• [PAGE TEXT]:
But of course Florio was no longer in the way. All Republicans had to do was pass their bills. And in 2018, we have national Republicans screaming at Democrats for stopping them from doing what they have in fact done.
For example, having been stonewalled by Republicans' implacable refusal to provide what used to be standard background material on Kavanaugh, Senator Corey Booker arguably took a real risk and released some relevant documents, knowing that he was violating the rules of the Senate. A bold move?
Not according to many supposed liberals, who decided to mischaracterize and mock Booker's reference to the film "Spartacus." This is quite distinct from, for example, the measured approach taken by Professor Dorf, who accurately described Booker's actions as more likely motivated by presidential ambitions (and not in fact all that risky). The difference is when people make the added move of saying that Democrats were abusing their power and point to Booker as proof.
It is that aspect of the Republicans' attack on Democrats' supposed perfidy that connects to Hofstadter's analysis of political paranoia. I remain fascinated by Hofstadter's description of how politically paranoid people describe their enemy: "a perfect model of malice, a kind of amoral superman—sinister, ubiquitous, powerful, cruel, sensual, luxury-loving."
What makes this so bizarre now is, again, that the Democrats have no power. Senator Booker was admitting as much in clear terms, because the Republicans had taken total control and denied all requests by Democrats to run a fairer process. How is it that Trump and the Republicans can walk around saying that they are the victims of the Democrats' abuse of imaginary powers?
I wrote my most recent rumination on Hofstadter's essay barely four months ago, and I began the column with this paragraph:
"Part of Donald Trump's strategy for survival, as even his own strategists now admit, is to ramp up the anger among his base by trying to make them think that everyone who is against Trump is dishonest and corrupt. That strategy in turn is based in large part on portraying the non-Trump world -- not just the media and academia but anyone who disagrees with Trump -- as part of an alien force that hates Trump's supporters."I also noted that "this right-wing sense of paranoid isolation had long since become obvious even when the 'normal' Republican Party was still intact." That is, this is not a Trumpian phenomenon. It is what Republicans have been doing for years. The two examples that I noted in that column included the five Supreme Court justices' paranoid description (in the Masterpiece Cakeshop case) of completely unexceptional comments as evidence of hostility to religion, along with a popular lie on the right that Democratic staffers insisted on being vaccinated before going to a NASCAR rally. I kid you not.
Paranoia, in short, has long infused movement conservatism. But that does not mean that Trump does not provide any value-added in the production of enhanced, designer paranoia. Now, according to Trump, the entire #MeToo movement has made it a "scary time" to be a man. Now, the Democrats' efforts to provide more due process for Kavanaugh and Blasey are taken as proof that liberals wanted to railroad this poor, defenseless man.
The best part of paranoia, of course, is that logic does not make a dent in it. Indeed, it cannot. Democrats might not seem to have power, you see, but that is because they are sinister and cruel geniuses. They are ubiquitous, meaning that they lurk even in places where they apparently are absent. That is what an amoral superman does. Hofstadter would be saddened to be proved right.
This is why Graham's angry rant against the Democrats at the second Kavanaugh hearing was ultimately off point. He snarled that he hoped that Democrats would never achieve power, because they would abuse it if they ever had a chance. Trump knows that the better way to excite the truly paranoid is to tell them that that is already happening. Who cares if it is all a fantasy?

• [WHAT TO DO]:
a) In the column, begin at the words "The best part" and stop after "be proved right.". Write that passage again with "amoral superman" replaced by "evil mastermind".
b) List each adjective in the Hofstadter quotation in the column that describes the "amoral superman."
c) According to the column, which film did Senator Booker refer to?

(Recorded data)
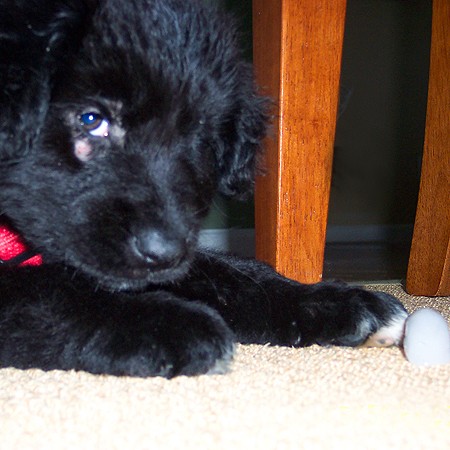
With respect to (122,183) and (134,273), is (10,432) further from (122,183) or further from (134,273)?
(122,183)

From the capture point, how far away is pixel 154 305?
41.4 inches

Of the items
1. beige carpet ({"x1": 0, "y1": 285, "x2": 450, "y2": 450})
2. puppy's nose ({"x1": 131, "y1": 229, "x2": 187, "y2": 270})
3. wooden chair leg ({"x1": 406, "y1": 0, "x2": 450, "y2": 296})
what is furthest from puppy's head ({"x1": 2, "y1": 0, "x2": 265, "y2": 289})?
wooden chair leg ({"x1": 406, "y1": 0, "x2": 450, "y2": 296})

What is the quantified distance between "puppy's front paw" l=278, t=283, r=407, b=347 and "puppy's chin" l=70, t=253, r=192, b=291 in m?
0.27

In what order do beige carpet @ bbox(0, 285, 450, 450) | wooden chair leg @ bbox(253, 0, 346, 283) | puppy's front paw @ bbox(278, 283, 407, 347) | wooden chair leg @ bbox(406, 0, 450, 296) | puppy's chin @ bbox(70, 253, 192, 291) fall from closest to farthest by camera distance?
beige carpet @ bbox(0, 285, 450, 450) → puppy's chin @ bbox(70, 253, 192, 291) → puppy's front paw @ bbox(278, 283, 407, 347) → wooden chair leg @ bbox(253, 0, 346, 283) → wooden chair leg @ bbox(406, 0, 450, 296)

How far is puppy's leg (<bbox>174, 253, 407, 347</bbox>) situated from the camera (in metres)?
1.21

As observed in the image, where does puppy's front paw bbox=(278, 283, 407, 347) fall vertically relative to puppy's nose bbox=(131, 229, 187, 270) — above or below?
below

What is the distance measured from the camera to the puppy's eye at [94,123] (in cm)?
116

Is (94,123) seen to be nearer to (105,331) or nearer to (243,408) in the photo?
(105,331)

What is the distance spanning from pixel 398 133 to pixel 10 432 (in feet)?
11.6

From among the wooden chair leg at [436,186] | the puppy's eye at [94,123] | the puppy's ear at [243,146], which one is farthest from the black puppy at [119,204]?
the wooden chair leg at [436,186]

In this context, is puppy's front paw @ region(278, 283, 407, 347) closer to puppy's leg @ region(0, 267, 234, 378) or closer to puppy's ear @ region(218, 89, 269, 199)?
puppy's leg @ region(0, 267, 234, 378)

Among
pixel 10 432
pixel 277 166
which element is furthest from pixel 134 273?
pixel 277 166

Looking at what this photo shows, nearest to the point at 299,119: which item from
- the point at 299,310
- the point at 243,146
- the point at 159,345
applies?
the point at 243,146

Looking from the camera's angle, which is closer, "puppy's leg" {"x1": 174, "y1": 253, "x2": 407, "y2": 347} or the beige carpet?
the beige carpet
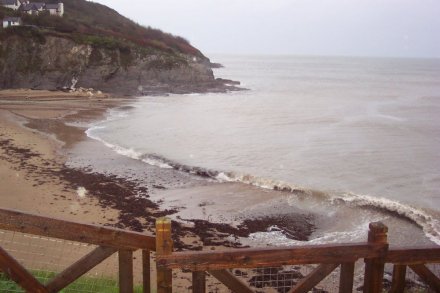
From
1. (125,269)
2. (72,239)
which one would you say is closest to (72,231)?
(72,239)

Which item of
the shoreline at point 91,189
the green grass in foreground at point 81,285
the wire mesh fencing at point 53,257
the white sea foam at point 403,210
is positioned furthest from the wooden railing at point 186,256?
the white sea foam at point 403,210

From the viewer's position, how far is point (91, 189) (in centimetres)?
1677

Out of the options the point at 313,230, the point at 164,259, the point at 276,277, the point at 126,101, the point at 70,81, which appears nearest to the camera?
the point at 164,259

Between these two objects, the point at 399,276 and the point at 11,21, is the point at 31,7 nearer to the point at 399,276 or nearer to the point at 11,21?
the point at 11,21

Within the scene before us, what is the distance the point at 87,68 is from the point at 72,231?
57.7 meters

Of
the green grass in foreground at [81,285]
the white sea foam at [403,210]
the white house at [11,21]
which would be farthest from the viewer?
the white house at [11,21]

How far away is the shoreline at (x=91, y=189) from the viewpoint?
1323 cm

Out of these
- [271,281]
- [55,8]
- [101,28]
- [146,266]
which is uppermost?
[55,8]

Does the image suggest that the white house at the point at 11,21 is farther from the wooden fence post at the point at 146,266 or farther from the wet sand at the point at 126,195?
the wooden fence post at the point at 146,266

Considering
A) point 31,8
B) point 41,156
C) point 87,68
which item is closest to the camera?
point 41,156

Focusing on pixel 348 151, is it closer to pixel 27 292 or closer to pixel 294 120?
pixel 294 120

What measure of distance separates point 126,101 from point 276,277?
44.8 metres

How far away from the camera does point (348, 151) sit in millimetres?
27062

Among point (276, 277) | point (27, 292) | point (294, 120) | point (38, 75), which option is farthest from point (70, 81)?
point (27, 292)
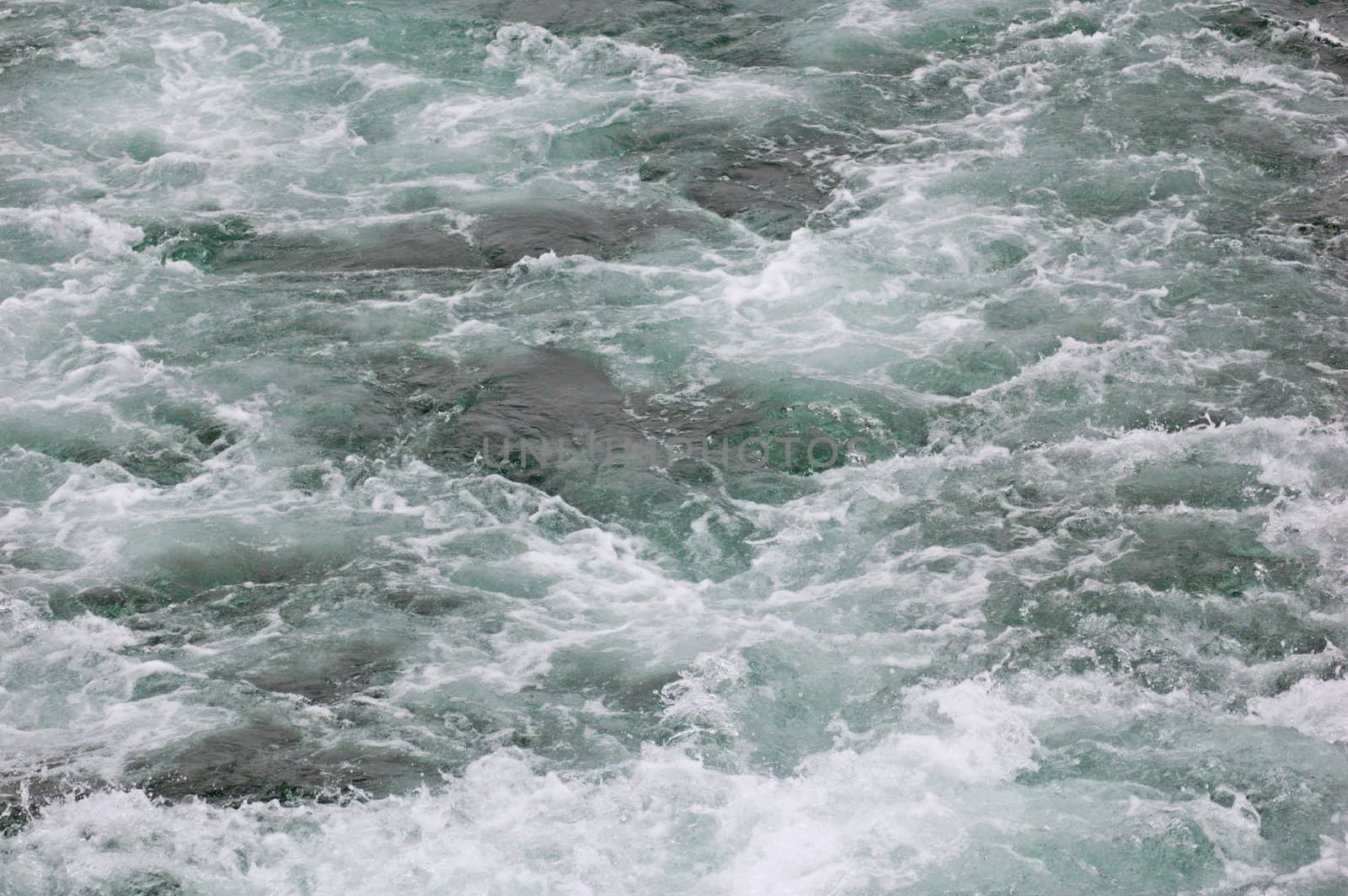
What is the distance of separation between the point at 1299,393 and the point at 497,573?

• [ANSWERS GIVEN]:
a)
The best part of paranoia, of course, is that logic does not make a dent in it. Indeed, it cannot. Democrats might not seem to have power, you see, but that is because they are sinister and cruel geniuses. They are ubiquitous, meaning that they lurk even in places where they apparently are absent. That is what an evil mastermind does. Hofstadter would be saddened to be proved right.

b) sinister, ubiquitous, powerful, cruel, sensual, luxury-loving

c) "Spartacus"